• Goal:
Reproduce every item below verbatim, preserving each line and its order.

• The data:
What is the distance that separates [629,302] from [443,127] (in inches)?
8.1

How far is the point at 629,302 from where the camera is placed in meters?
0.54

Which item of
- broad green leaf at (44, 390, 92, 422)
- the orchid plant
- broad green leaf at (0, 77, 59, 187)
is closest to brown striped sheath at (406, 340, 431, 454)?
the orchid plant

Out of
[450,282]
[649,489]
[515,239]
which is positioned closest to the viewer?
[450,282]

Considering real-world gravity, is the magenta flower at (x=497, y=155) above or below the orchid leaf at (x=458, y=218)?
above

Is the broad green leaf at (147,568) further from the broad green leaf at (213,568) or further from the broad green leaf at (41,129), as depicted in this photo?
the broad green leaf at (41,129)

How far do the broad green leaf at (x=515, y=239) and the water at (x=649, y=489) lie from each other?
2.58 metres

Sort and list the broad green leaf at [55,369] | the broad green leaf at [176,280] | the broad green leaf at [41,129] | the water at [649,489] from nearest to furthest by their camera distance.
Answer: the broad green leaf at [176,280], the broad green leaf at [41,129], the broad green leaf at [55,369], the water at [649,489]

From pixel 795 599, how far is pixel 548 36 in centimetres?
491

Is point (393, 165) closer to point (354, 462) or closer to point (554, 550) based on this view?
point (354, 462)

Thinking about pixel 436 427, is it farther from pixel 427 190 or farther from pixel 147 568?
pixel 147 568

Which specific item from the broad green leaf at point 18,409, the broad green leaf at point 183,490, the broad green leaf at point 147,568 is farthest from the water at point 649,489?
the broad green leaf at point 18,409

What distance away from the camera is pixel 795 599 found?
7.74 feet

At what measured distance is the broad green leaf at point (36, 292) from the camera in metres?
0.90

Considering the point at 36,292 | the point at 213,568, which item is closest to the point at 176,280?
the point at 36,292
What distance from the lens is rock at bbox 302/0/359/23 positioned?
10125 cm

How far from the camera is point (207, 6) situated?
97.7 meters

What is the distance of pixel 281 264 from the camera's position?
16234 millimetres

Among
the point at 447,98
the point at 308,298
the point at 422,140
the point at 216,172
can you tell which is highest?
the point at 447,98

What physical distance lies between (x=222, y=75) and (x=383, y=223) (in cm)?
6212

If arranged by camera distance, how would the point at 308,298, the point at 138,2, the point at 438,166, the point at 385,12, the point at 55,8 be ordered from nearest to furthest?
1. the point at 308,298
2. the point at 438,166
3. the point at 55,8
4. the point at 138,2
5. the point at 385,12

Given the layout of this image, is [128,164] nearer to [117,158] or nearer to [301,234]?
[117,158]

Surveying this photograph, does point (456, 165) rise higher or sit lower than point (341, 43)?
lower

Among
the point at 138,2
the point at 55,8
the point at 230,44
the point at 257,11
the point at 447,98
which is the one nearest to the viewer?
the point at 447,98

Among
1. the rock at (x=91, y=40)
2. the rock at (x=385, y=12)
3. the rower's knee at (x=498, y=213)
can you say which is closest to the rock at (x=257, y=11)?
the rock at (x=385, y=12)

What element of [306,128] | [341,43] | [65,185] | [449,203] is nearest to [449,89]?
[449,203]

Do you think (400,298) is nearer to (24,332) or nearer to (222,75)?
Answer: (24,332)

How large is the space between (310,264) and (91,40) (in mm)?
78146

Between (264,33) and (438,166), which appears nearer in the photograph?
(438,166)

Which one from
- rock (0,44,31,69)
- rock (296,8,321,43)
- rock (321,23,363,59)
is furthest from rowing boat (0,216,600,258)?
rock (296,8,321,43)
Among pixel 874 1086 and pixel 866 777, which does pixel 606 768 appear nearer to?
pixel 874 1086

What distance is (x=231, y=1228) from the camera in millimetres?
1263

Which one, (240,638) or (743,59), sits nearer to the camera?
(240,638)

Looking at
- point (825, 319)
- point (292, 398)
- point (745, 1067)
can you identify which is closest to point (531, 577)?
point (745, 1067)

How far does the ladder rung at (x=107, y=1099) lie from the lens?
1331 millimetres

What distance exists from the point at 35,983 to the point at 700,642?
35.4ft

• Right answer:
What is the distance that separates [629,302] from [443,127] (in inches)?
8.1

How far is the point at 629,302 from where the camera is placed in meters?
0.54

Which item of
- broad green leaf at (44, 390, 92, 422)
- the orchid plant
- broad green leaf at (0, 77, 59, 187)
is closest to brown striped sheath at (406, 340, 431, 454)?
the orchid plant

Out of
[450,282]
[649,489]
[515,239]
which is positioned closest to the viewer?
[450,282]

Considering real-world gravity, is the magenta flower at (x=497, y=155) above or below the orchid leaf at (x=458, y=218)?
above

Is the broad green leaf at (147,568) further from the broad green leaf at (213,568) or further from the broad green leaf at (41,129), as depicted in this photo?
the broad green leaf at (41,129)

How far do the broad green leaf at (x=515, y=239) and the water at (x=649, y=489) lie from each other?
2.58 metres

Sort and list the broad green leaf at [55,369] | the broad green leaf at [176,280] | the broad green leaf at [41,129] | the water at [649,489] from nearest to furthest by their camera distance.
Answer: the broad green leaf at [176,280], the broad green leaf at [41,129], the broad green leaf at [55,369], the water at [649,489]

From pixel 795 599, how far is pixel 548 36 in centimetres?
491

Is point (393, 165) closer to point (354, 462) or closer to point (554, 550) based on this view?
point (354, 462)

Thinking about pixel 436 427, is it farther from pixel 427 190 or farther from pixel 147 568?
pixel 147 568

Which specific item from the broad green leaf at point 18,409, the broad green leaf at point 183,490, the broad green leaf at point 147,568 is farthest from the water at point 649,489?
the broad green leaf at point 18,409

What distance away from the camera is pixel 795 599 found?
7.74 feet

At what measured distance is the broad green leaf at point (36, 292) from the camera in metres?
0.90

Considering the point at 36,292 | the point at 213,568, which item is closest to the point at 176,280?
the point at 36,292
What distance from the lens is rock at bbox 302/0/359/23 positioned?
10125 cm

How far from the camera is point (207, 6) situated?
97.7 meters

What is the distance of pixel 281 264 from the camera's position?
16234 millimetres

Among
the point at 447,98
the point at 308,298
the point at 422,140
the point at 216,172
can you tell which is highest?
the point at 447,98

What physical distance lies between (x=222, y=75) and (x=383, y=223) (in cm)?
6212

If arranged by camera distance, how would the point at 308,298, the point at 138,2, the point at 438,166, the point at 385,12, the point at 55,8 be ordered from nearest to furthest?
1. the point at 308,298
2. the point at 438,166
3. the point at 55,8
4. the point at 138,2
5. the point at 385,12

Given the layout of this image, is [128,164] nearer to [117,158] or nearer to [301,234]?
[117,158]

Surveying this photograph, does point (456, 165) rise higher or sit lower than point (341, 43)?
lower

Among
the point at 138,2
the point at 55,8
the point at 230,44
the point at 257,11
the point at 447,98
which is the one nearest to the viewer?
the point at 447,98

Among
1. the rock at (x=91, y=40)
2. the rock at (x=385, y=12)
3. the rower's knee at (x=498, y=213)
can you say which is closest to the rock at (x=257, y=11)?
the rock at (x=385, y=12)

What element of [306,128] | [341,43] | [65,185] | [449,203] is nearest to [449,89]?
[449,203]

Do you think (400,298) is nearer to (24,332) or nearer to (222,75)?
Answer: (24,332)

How large is the space between (310,264) and (91,40) (in mm)?
78146

Between (264,33) and (438,166), which appears nearer in the photograph?
(438,166)

Which one from
- rock (0,44,31,69)
- rock (296,8,321,43)
- rock (321,23,363,59)
is furthest from rowing boat (0,216,600,258)?
rock (296,8,321,43)
Among pixel 874 1086 and pixel 866 777, which does pixel 606 768 appear nearer to?
pixel 874 1086

What distance is (x=231, y=1228) from the camera in millimetres?
1263

Which one, (240,638) or (743,59), sits nearer to the camera?
(240,638)

Looking at
- point (825, 319)
- point (292, 398)
- point (745, 1067)
can you identify which is closest to point (531, 577)?
point (745, 1067)

How far does the ladder rung at (x=107, y=1099) lie from the lens?
1331 millimetres

What distance exists from the point at 35,983 to the point at 700,642?
35.4ft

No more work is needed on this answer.